Norfolk -- In the trans-Atlantic slave trade centuries ago, men and women were forced onto ships and put below deck in places that were hot, barely long enough for a person to stretch out and not high enough for anyone to sit up.
Many died of sickness and suffered from disease.
Once on American shores, the survivors were beaten until their skin peeled away, women were raped and their children sold.
Minister Louis Farrakhan , of the Nation of Islam recounted those horrors Sunday during a speech about reparations for descendants of slaves. His speech, broadcast from Chicago, was aired around the world .
A crowd at Norfolk State University's L. Douglas Wilder Performing Arts Center , which organizers estimated at 1,100 people, watched the speech live via satellite.
The children of murderous fathers must prove they're different from their ancestors, Farrakhan said, challenging white Americans and Europeans to have the courage to "right the wrong."
In a speech that incorporated spirituality and politics, Farrakhan acknowledged that he would make many people uncomfortable.
He criticized government and religious leaders for not caring enough to repair the cultural and economic damage caused by slavery.
He encouraged black people to learn about their tragic yet rich history. Such knowledge, Farrakhan said, would prevent black people from settling for less than they deserve in an effort to avoid more conflict between races.
In Norfolk, some of the crowd said they came to learn and to be inspired and that they enjoyed the message.
Clayton Marquez said people must atone for past wrongs, and others should learn their history. He said, "I agree with everything the minister said."
Jibril Rashad said Farrakhan's message was a challenge to Jews, Muslims and Christians to work together. "It's basically about how we can unify all the major faiths," he said.
Black people need to understand what reparations really mean, said Roland Parson , who said he has been studying Farrakhan's teachings for 20 years. It's not about money, he said, but it's about providing education and opportunities.
"Give us something so we can get back to loving each other the way we're supposed to," Parson said.

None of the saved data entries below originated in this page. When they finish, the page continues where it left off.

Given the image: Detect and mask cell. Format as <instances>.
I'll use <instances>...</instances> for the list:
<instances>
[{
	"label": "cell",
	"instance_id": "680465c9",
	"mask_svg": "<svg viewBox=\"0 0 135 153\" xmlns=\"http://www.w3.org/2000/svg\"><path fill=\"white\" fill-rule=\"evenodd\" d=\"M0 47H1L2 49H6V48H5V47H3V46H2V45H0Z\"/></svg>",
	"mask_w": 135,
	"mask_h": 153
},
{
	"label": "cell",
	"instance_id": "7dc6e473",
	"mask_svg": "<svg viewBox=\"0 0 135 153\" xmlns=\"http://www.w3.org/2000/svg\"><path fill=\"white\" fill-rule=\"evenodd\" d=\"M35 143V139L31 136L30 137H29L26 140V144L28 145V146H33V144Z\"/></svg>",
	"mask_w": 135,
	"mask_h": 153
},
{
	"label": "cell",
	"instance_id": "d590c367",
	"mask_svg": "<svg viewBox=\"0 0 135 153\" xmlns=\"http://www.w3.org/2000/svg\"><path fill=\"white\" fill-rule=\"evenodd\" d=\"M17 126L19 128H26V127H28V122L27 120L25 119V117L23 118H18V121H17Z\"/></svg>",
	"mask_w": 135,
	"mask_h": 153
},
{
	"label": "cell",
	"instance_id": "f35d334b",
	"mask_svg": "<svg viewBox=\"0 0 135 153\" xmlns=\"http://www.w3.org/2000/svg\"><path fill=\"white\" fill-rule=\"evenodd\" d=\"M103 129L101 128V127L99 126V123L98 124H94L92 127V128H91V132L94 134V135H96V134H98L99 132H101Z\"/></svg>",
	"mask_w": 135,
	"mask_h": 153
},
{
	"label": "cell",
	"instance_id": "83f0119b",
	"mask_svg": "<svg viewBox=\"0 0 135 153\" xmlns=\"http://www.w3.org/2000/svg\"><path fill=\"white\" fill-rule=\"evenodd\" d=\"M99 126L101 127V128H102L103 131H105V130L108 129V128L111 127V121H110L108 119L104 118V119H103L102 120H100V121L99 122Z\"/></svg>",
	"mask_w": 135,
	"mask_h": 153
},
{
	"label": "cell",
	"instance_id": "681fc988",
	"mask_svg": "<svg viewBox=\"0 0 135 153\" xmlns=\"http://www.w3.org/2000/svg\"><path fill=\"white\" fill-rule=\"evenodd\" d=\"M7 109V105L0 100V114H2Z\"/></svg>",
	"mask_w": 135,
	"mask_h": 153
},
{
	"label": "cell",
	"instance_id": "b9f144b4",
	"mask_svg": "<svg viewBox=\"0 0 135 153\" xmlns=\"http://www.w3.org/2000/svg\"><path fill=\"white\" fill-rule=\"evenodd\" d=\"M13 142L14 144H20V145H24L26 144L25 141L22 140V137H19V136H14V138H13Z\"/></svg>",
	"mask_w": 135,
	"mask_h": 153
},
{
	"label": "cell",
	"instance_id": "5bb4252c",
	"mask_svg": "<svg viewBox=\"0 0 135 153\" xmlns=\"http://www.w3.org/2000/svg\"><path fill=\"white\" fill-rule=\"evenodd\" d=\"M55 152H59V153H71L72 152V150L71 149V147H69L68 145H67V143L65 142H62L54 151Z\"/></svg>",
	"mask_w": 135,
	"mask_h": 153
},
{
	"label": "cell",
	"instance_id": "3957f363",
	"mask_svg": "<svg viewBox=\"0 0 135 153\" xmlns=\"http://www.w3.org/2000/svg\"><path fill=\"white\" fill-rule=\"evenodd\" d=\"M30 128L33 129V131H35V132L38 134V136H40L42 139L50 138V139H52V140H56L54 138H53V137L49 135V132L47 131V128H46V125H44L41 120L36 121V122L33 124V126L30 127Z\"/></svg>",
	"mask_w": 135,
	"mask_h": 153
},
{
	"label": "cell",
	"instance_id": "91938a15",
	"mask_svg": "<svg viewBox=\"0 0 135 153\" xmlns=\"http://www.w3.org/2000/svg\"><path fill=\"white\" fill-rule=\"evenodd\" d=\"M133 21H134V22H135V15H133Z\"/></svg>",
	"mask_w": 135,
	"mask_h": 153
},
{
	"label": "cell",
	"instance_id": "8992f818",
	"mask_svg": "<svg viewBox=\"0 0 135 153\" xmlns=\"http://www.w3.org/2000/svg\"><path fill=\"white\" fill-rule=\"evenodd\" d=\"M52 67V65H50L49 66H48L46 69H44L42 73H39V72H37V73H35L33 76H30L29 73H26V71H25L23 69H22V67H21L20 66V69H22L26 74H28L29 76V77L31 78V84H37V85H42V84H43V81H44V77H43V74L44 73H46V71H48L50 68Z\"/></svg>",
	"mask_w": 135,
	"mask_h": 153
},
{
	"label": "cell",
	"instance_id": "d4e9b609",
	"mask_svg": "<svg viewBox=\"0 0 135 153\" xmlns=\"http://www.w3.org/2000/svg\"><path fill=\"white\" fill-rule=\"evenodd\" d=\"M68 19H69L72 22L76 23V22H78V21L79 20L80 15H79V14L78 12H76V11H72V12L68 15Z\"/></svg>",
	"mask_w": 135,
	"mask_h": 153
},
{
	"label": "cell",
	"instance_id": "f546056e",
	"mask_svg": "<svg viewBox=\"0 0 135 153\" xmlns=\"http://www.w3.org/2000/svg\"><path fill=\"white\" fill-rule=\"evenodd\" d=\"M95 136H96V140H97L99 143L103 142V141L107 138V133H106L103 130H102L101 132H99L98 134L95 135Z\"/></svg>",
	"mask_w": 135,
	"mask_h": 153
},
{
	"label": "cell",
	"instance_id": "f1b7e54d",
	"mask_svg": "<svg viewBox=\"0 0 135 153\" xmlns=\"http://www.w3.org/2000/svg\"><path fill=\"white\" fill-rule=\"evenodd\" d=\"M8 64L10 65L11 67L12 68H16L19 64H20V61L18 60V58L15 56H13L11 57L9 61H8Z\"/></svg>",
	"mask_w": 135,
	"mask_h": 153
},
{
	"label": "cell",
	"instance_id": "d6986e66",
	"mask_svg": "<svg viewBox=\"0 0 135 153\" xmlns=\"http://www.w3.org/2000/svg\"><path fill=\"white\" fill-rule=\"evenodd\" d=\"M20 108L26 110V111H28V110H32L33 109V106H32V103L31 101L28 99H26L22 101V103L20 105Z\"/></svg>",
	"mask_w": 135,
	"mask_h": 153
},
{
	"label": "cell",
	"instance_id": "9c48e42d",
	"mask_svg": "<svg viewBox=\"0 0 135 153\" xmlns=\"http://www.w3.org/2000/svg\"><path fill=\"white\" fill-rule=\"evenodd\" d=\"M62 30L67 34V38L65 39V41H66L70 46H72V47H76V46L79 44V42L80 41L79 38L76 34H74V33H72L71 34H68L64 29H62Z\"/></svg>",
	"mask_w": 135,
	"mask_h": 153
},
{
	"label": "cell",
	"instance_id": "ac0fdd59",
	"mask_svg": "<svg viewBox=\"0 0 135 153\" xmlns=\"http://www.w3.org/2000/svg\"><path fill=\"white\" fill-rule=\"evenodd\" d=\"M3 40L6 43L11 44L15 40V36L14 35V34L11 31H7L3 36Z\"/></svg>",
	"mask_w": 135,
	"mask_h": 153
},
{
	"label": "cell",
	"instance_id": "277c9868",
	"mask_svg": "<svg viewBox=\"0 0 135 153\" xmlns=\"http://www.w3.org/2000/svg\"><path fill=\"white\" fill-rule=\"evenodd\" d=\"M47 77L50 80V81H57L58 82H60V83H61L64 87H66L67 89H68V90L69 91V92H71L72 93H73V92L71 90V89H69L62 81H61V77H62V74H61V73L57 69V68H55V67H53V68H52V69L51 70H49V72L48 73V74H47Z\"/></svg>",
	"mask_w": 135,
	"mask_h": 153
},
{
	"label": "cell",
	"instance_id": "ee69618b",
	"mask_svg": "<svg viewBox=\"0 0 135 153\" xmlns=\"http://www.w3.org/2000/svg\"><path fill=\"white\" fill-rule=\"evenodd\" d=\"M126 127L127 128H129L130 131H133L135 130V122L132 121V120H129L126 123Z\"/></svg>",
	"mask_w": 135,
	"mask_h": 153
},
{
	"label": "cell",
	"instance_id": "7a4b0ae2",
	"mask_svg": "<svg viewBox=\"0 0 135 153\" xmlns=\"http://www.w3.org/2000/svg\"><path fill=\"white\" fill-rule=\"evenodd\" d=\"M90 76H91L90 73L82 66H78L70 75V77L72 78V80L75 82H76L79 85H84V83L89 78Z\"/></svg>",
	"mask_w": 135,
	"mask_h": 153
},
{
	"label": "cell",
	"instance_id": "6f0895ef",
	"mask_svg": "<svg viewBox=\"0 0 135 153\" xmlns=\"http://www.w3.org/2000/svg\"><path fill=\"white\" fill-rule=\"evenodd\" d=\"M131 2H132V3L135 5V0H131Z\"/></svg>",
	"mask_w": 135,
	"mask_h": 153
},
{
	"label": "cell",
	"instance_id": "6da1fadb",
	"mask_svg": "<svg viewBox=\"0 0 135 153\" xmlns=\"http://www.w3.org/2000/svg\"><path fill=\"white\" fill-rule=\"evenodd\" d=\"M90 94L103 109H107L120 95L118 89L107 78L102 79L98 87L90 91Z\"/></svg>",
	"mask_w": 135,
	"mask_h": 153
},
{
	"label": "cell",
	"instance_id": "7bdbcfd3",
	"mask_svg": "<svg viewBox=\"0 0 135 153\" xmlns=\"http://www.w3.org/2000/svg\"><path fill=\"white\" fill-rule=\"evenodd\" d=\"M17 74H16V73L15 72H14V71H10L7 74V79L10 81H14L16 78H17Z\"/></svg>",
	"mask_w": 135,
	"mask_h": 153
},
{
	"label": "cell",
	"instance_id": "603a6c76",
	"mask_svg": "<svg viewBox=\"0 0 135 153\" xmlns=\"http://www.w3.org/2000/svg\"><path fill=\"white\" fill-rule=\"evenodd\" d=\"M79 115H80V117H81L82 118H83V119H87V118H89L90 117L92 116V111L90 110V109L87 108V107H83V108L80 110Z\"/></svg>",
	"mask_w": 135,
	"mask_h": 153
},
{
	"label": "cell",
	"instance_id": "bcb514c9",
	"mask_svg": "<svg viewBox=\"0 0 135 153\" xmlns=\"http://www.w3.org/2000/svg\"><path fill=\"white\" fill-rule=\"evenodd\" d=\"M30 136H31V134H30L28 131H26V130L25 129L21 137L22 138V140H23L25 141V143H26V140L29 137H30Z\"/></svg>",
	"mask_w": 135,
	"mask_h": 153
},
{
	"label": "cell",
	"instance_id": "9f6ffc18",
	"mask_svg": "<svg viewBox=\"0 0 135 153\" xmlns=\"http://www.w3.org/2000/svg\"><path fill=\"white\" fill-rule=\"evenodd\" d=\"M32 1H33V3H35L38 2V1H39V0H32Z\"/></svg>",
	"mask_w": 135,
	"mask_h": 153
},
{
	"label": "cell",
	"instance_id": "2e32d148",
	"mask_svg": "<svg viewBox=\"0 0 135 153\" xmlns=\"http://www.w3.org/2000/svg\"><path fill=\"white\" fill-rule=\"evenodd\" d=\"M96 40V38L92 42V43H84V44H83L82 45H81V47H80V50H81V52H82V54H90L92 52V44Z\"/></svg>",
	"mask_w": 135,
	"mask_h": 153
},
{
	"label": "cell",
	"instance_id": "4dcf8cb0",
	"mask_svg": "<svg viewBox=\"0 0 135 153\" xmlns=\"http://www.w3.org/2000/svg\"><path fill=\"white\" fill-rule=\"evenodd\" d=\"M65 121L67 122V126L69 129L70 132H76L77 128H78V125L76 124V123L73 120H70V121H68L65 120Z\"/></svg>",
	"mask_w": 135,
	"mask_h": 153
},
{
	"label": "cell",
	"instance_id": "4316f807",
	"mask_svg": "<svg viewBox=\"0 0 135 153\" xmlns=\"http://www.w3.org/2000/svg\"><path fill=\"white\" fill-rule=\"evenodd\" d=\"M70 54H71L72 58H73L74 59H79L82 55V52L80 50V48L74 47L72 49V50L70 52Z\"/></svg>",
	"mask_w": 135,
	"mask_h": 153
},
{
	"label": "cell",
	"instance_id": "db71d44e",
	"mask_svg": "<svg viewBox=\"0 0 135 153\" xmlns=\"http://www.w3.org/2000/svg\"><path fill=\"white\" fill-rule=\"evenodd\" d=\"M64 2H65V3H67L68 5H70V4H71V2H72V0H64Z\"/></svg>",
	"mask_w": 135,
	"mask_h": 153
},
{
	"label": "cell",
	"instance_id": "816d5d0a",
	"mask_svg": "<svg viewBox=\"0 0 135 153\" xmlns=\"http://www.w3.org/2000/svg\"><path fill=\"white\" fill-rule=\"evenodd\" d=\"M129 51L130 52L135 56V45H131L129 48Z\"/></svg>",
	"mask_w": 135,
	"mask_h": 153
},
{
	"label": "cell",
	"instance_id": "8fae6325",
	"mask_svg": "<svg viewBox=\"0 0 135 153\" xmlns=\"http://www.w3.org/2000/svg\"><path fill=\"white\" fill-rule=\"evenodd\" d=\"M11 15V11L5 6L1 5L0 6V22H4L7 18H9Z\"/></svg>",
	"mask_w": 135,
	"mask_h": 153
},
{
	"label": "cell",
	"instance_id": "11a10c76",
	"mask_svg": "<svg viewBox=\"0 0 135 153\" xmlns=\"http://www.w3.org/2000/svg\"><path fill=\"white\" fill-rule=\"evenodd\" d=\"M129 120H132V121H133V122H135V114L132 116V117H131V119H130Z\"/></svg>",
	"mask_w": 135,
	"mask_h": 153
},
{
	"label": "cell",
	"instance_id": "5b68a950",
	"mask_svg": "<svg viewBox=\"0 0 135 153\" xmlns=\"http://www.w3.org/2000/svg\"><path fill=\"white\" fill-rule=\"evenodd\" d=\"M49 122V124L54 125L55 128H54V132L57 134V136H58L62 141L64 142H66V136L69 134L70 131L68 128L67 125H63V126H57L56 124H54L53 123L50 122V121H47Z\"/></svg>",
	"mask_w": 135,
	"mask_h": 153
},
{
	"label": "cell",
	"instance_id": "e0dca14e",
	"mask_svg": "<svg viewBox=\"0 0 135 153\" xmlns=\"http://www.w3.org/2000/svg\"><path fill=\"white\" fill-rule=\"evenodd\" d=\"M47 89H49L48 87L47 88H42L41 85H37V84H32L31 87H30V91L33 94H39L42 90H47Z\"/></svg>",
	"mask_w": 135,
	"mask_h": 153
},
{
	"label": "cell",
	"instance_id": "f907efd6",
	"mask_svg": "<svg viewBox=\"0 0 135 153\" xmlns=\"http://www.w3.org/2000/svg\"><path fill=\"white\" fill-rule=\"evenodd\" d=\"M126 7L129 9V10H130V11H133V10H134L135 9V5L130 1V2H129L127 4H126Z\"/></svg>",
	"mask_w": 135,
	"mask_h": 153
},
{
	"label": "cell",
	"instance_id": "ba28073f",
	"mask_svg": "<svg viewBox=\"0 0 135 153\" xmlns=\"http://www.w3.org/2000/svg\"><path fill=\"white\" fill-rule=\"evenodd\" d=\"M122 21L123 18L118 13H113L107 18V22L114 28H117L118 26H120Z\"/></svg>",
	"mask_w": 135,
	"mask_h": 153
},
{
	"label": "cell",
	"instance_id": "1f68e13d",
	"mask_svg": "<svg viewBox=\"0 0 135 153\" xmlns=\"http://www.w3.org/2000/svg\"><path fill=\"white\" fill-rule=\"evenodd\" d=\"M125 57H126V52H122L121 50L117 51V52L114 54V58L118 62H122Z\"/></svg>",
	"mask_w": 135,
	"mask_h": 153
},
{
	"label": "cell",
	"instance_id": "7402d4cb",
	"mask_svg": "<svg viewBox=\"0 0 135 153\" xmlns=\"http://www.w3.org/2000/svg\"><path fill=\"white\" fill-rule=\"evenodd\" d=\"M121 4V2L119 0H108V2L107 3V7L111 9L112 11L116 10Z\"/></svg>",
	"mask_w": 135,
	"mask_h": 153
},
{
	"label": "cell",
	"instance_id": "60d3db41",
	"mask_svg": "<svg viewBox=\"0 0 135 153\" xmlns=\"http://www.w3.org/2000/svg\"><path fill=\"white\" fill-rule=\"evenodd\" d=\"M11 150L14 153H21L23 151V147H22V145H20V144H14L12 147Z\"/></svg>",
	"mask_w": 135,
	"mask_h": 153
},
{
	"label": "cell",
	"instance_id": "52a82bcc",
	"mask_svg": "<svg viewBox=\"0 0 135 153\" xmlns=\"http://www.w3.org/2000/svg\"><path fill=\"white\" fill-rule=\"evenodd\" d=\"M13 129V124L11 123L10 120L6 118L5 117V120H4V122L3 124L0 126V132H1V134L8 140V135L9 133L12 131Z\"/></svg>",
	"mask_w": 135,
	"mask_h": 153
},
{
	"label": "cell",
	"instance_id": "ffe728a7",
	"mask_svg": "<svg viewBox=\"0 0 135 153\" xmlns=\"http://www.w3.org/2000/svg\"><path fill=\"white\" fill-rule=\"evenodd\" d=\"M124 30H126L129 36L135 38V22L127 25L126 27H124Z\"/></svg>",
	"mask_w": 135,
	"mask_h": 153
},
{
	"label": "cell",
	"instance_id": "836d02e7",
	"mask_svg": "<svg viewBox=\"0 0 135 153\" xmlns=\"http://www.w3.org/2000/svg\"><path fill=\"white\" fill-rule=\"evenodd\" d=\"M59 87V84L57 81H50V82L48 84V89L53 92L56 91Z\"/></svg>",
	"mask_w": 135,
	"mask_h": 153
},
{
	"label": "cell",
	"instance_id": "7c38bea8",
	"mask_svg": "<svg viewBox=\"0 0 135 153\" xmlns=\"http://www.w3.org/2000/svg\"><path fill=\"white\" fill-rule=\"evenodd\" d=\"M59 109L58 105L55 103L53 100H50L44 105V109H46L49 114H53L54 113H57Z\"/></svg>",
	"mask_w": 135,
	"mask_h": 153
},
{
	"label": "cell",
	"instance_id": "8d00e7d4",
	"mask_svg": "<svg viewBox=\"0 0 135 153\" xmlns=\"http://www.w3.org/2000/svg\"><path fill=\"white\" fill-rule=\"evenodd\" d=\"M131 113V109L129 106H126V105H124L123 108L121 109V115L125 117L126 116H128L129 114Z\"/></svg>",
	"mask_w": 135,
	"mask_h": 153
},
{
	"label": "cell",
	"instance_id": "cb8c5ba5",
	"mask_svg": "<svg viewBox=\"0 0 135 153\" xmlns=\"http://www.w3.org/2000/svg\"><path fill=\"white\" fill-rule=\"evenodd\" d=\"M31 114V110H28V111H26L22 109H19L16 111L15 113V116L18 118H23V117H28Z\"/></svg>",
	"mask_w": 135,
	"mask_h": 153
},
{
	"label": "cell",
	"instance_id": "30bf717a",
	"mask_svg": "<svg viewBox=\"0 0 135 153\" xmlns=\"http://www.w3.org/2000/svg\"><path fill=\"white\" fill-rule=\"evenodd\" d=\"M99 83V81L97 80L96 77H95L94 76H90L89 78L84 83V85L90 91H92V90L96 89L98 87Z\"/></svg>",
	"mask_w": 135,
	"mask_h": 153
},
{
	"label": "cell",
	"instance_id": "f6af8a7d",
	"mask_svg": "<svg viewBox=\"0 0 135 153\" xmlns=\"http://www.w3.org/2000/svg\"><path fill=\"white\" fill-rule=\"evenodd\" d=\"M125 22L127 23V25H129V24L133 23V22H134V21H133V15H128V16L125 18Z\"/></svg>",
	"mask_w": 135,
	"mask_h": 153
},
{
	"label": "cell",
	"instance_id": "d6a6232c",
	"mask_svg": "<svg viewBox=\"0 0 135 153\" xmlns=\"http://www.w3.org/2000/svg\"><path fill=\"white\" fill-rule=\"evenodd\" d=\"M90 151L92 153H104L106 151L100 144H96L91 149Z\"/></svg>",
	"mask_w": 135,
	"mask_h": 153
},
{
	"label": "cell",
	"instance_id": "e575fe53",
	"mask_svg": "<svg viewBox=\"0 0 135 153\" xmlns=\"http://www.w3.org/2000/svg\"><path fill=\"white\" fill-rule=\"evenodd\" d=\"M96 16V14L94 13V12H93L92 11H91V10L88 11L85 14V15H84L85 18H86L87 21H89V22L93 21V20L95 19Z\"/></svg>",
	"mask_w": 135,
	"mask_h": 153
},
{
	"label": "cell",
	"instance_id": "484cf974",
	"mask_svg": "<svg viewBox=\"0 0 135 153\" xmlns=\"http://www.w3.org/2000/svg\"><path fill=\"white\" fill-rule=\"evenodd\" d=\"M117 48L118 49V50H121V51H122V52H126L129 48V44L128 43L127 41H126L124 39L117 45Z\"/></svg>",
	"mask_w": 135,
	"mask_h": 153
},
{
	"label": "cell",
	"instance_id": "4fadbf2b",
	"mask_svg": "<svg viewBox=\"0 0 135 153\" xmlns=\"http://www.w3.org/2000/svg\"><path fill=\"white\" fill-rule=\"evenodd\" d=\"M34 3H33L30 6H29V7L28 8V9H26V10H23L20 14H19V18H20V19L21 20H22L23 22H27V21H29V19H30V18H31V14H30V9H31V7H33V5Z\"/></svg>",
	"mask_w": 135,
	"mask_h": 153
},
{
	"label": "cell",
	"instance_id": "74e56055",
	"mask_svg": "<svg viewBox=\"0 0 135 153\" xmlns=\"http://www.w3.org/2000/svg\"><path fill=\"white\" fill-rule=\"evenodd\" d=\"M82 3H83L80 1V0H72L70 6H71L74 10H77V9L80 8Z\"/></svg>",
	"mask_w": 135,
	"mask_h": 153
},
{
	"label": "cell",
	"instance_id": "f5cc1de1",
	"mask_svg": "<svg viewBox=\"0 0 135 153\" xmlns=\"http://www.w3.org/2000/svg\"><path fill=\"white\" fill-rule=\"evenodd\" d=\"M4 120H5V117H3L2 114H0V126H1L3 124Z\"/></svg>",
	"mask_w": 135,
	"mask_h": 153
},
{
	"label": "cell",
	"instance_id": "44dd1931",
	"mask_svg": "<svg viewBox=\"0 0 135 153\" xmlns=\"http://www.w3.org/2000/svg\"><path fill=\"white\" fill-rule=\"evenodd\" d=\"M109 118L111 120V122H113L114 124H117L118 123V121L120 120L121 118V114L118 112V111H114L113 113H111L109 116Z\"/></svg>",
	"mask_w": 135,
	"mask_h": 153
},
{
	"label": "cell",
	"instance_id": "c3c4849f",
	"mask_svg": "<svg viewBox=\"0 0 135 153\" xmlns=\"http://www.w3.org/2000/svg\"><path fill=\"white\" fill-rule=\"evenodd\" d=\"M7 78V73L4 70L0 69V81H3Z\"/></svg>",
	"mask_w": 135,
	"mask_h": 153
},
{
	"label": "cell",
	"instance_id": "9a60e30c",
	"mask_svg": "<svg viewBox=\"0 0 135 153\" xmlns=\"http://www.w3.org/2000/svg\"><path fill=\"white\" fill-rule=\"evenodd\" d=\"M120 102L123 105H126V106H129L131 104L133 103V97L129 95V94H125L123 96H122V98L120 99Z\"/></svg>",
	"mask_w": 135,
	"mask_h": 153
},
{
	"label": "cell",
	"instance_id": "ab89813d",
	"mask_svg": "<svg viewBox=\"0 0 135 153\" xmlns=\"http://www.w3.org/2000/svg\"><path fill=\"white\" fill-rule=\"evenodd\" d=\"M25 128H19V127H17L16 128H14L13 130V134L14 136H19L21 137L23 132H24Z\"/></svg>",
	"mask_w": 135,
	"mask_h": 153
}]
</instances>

In his speech, Farrakhan said that love can be difficult to achieve, as black people heal from wounds that are still present from a period that lasted 400 years.
Perhaps out of apathy, many government and spiritual leaders don't care about the injustices of their forefathers, Farrakhan said. Today, he said, many don't believe they have a part in repairing the damage caused to a race of people.
But, he said, they do have an obligation.
The riches from the crops those Africans raised - cotton, sugar, tobacco, indigo - sparked capitalism and the industrial revolution, and funded banks that still control much of the world's finances. That slave trade offered many white people the wealth and influence they enjoy today in politics and education, Farrakhan said.
Europe and the United States owe black people education and a fair chance at economic development. And, he said, those opportunities shouldn't be limited to just blacks in ce tain income levels or locations, but to blacks everywhere.
White people today may not have committed the crime, Farrakhan said, but they must engage in a dialogue about reparations.
"Are you, the present generation of whites any better than your fathers?" he asked. "You didn't do it, but the responsibility to correct it is on your shoulders."